We had a programming week a little while ago, and in preparation for it I searched the web for kids’ programming games and apps. I found a great list, some of which the kids have fallen in love with (and have learned loops and conditionals with.) Bryan encouraged me to put forth just a little bit more effort and make it available to others. 20% more effort and my work can be enjoyed by anyone in the world. He pointed me to the Awesome List, where people have curated the most awesome resources on every programming topic.

Github is a cool place to do it because people can contribute easily to your list in a meaningful way. They download your code, change it to add their suggestion, then ask you to pull it into your project (pull request, or PR.). When a code project is made available for free, and the community suggests improvements, it’s called Open Source. And I am an Open Sourcerer.

He wanted me to do this so I could learn about collaboration on Github and so I would have suggestions from other people pouring into my inbox about teaching programming to kids.

He was persistent, so I did it. It was not easy, but easier than expected.

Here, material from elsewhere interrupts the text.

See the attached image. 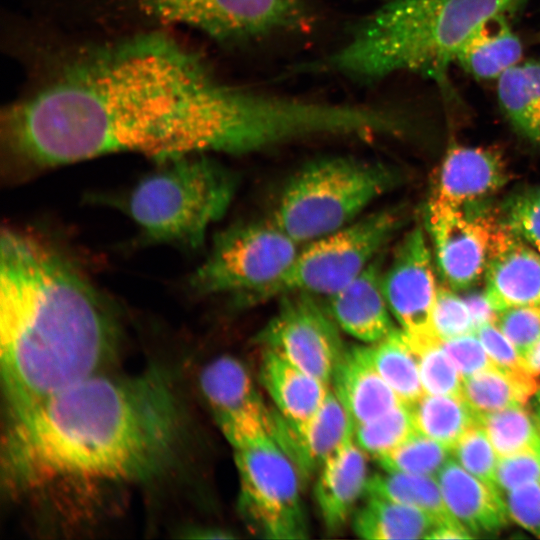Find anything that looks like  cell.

The person who manages the list of awesome lists is a really popular person on Github, and the list is the third most popular project on Github. He had really strict contribution guidelines, like AP style capitalization, and including his checkbox list showing you’ve gone through all the steps. I took half an hour and made sure my list would past his tests. He merged it in like a day, without making me change anything! There are six open pull requests on his project of people who submitted something but he didn’t like it.

Anyway, now my project has 112 stars, which means that people from literally all over the world have said they liked it. Take a look here. You’ll need to scroll down and down until you get to the Learn section.